Predictably, incinerable waste (particularly plastics) from Zones 9 to 15 accounts for 26.4% of total waste, compared with just 19.3% from Zones 1 to 8, according to the PIM.
Discrimination is apparent even in the allocation of conservancy workers. Tondiarpet has just 2.28 workers per 1,000 residents, while Adyar, Perungudi, and Sholinganallur have 3.38, 5.4, and 5.98 workers per 1,000 — well above the city average of 3.27.
In June 2010, I attended a controversial public hearing held by the Corporation for a similar project in Kodungaiyur, where ruling party goons physically prevented residents from speaking.
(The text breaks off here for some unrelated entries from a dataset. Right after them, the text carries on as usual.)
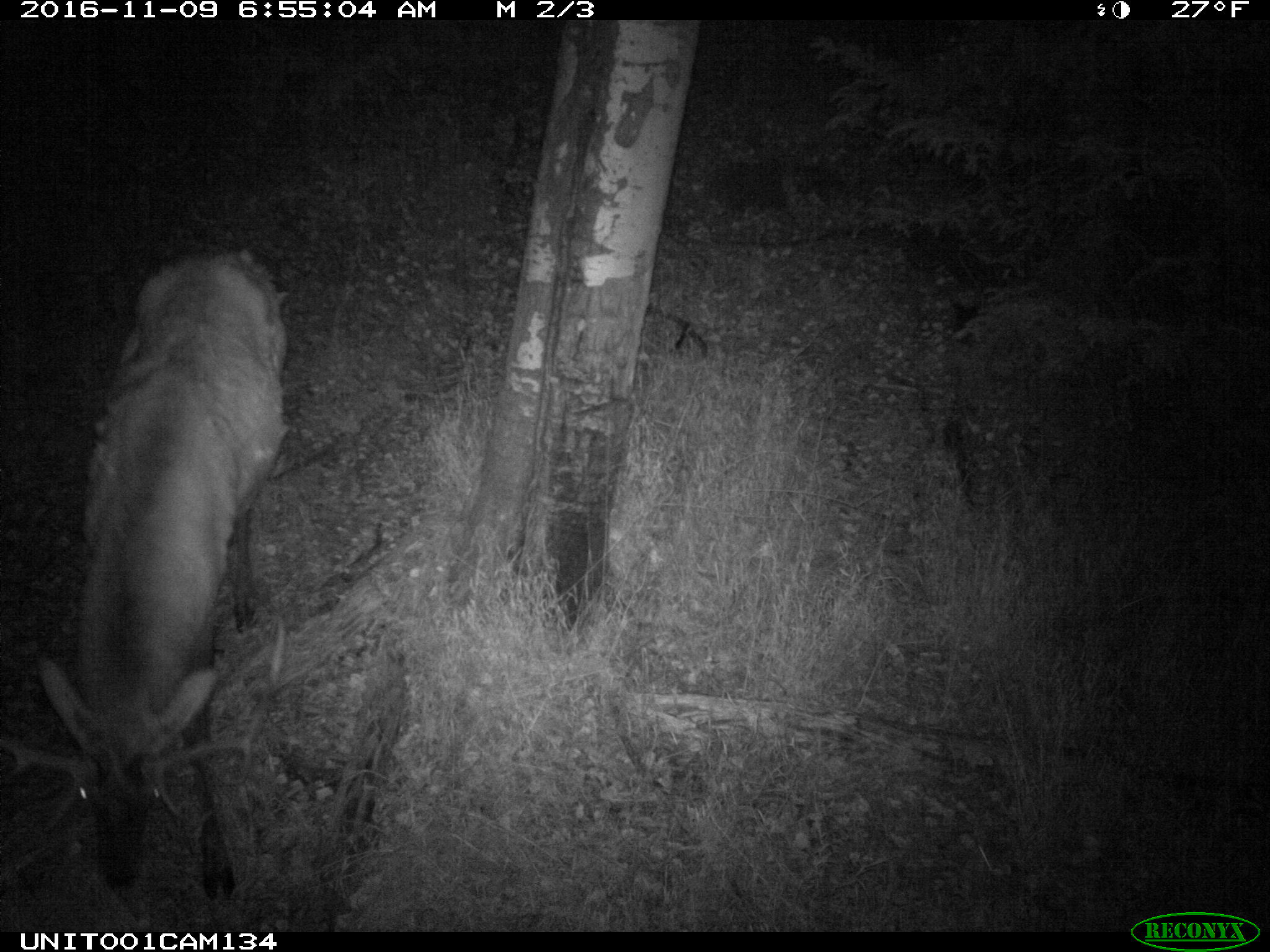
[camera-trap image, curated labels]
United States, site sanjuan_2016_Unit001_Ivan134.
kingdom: Animalia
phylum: Chordata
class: Mammalia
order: Artiodactyla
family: Cervidae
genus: Cervus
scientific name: Cervus elaphus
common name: red deer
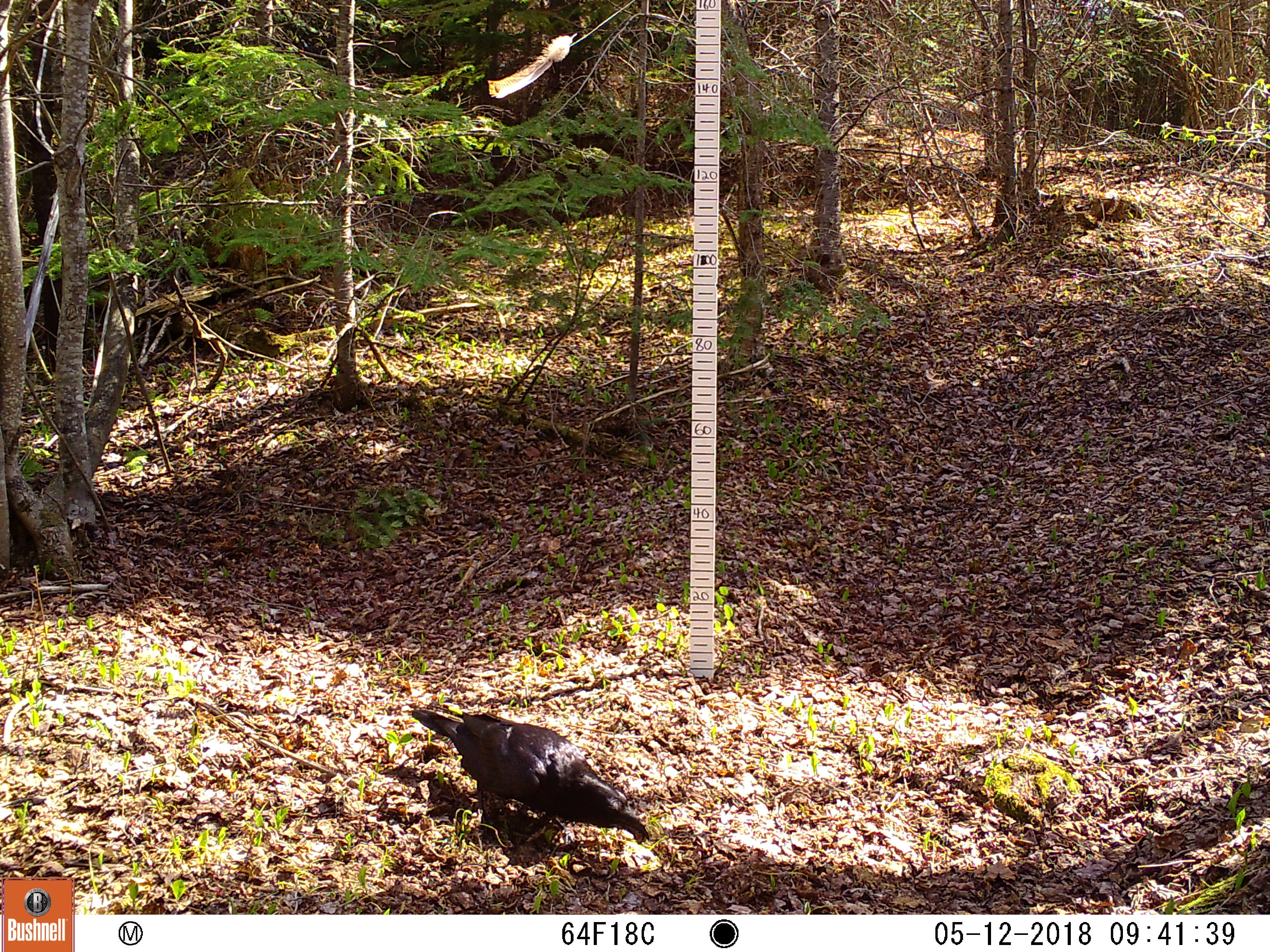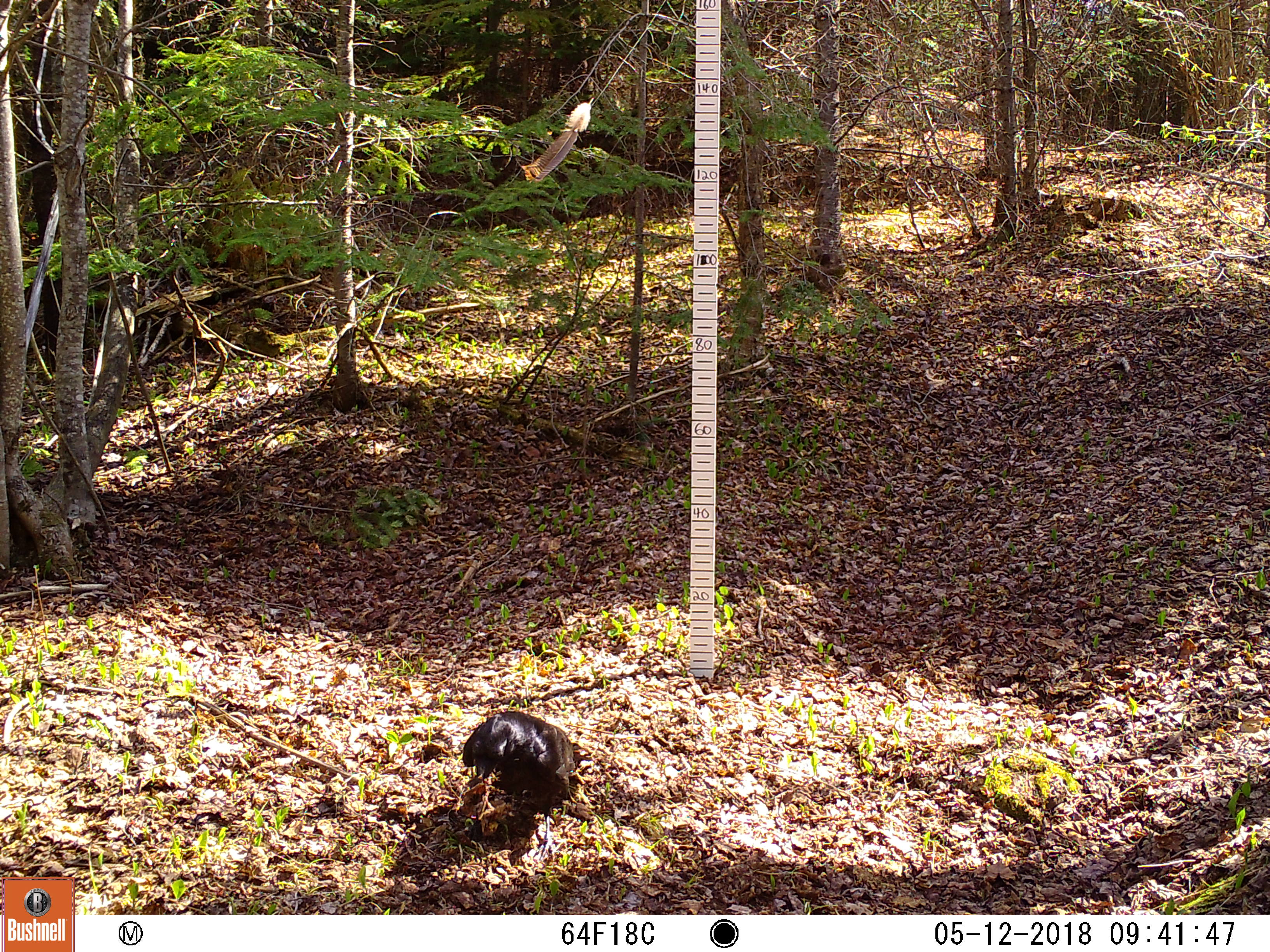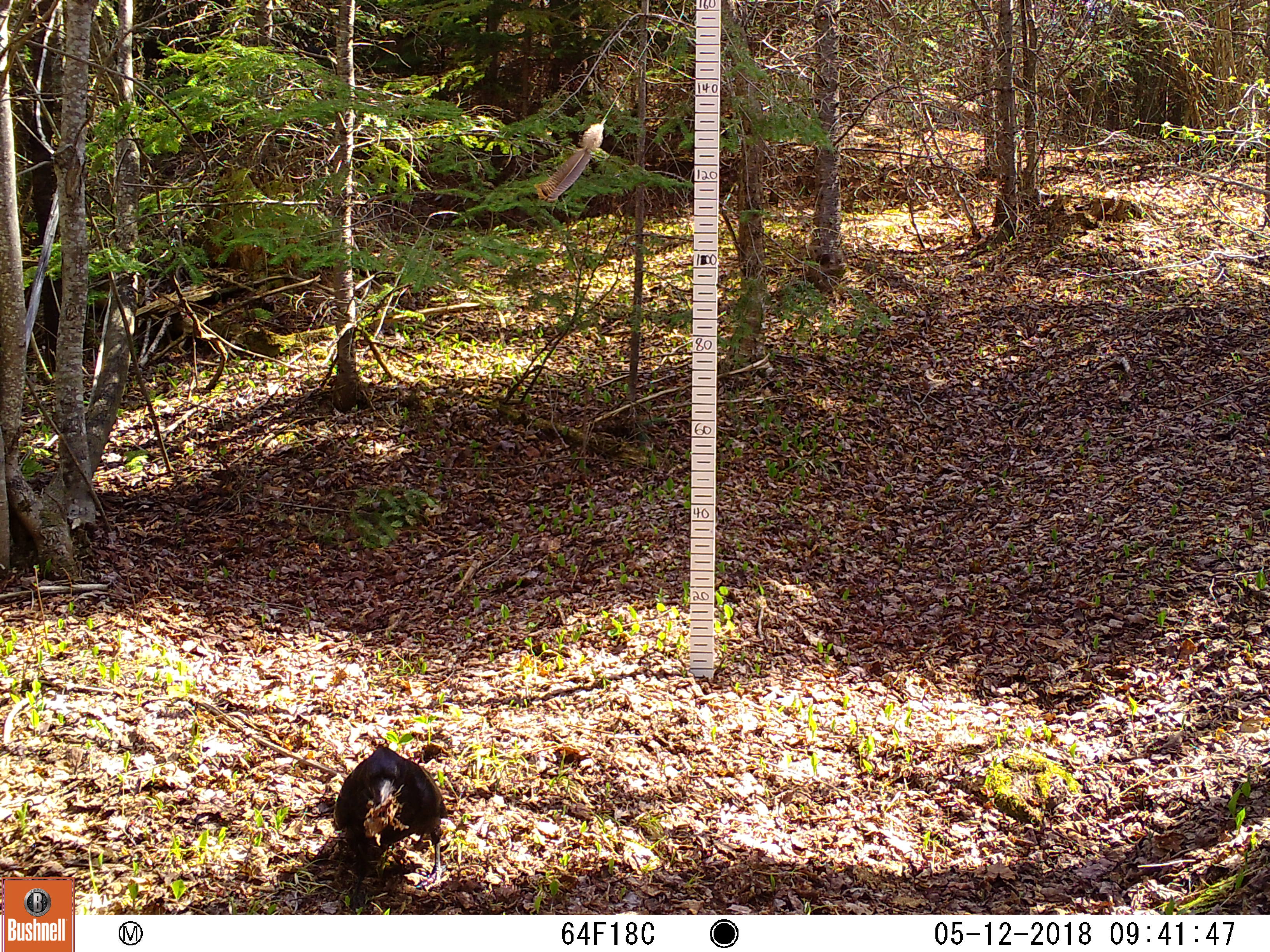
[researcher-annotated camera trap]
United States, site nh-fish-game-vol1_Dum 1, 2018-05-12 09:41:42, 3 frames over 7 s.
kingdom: Animalia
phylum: Chordata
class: Aves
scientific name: Aves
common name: bird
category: bird sp.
Bird sp. (bird) (Aves).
The Mayor had illegally occupied the dais — reserved solely for the Chair (District Collector) and Tamil Nadu Pollution Control Board (TNPCB) representative.
I recall the collective outrage at the Mayor’s remark that, just as every house needs a toilet, a city too needs a place for its wastes. From 2010 to the present day, the Corporation has maintained that the rightful place for Chennai’s garbage is Kodungaiyur.
Socially just alternatives
Incinerators are a bad idea. Much has already been written about their polluting effects. But it is not the fear of chemical pollution from the incinerator that has prompted the GCC to locate it in Kodungaiyur. It is the abhorrence of the ritual pollution that wastes represent in our caste-riven society.
Centralised incinerators are both environmentally unsustainable and socially unjust. They worsen the harms caused by waste, imposing both ritual and chemical pollution on already burdened communities to benefit others.
If Chennai truly internalised the ideals of social justice that Tamil Nadu so often invokes, it would explore alternatives that at the very least distribute the harms of waste more fairly, even if they do not eliminate them altogether.
If the GCC genuinely believes its facility can operate without toxic emissions, and that any violations would be addressed by the Tamil Nadu Pollution Control Board (TNPCB), and if the state government is serious about upholding the ideals of social justice, then it should consider the two alternatives presented below.
Both sites are in Zone 13, and lie between 350 metres and 1.3 km from the TNPCB’s headquarters. The high visibility of the location, and the political agency of Zone 13’s elite, would ensure transparent and accountable operation of the facility.
These sites are also much closer to Zones 9 to 15, the city’s main generators of incinerable and plastic waste. Thus, vehicular transport emissions can also be minimised.
Alternative Site 1: Golf Course, Saidapet
The golf course spans 80.4 acres of contiguous government land. The joint lease — held by the Tamil Nadu Golf Federation and the Cosmopolitan Club — is set to lapse on June 30, 2026. Golf serves no public purpose. The site is well connected via Anna Salai. If a decision on the lease has not been taken, the government should refuse renewal and use these lands for public good.
Alternative Site 2: Race Course, Guindy
The 148-acre site of the former race course, previously leased to the Madras Race Club, was taken back by the state government for non-payment of rent. Of this, 118 acres have been allocated to the Horticulture department for development as an eco-park. This is a laudable initiative. However, South Chennai already has ample green spaces — Semmozhi Poonga, Tholkappiyar Poonga, Guindy National Park, Pallikaranai Ramsar site, and the Theosophical Society Gardens. Social justice would be better served, and decades of insult to local communities compensated for, if the eco-park were to be in Kodungaiyur and the incinerator in Guindy.
A third alternative is Island Grounds, which offers the additional advantage of being close to both the Madras High Court and the Secretariat. If this becomes the site for the ISWPF, the golf course could be repurposed as fairgrounds, and both the race course and Kodungaiyur dumpyard could be transformed into eco-parks.
Nityanand is a writer and social activist. Views expressed are the author’s own.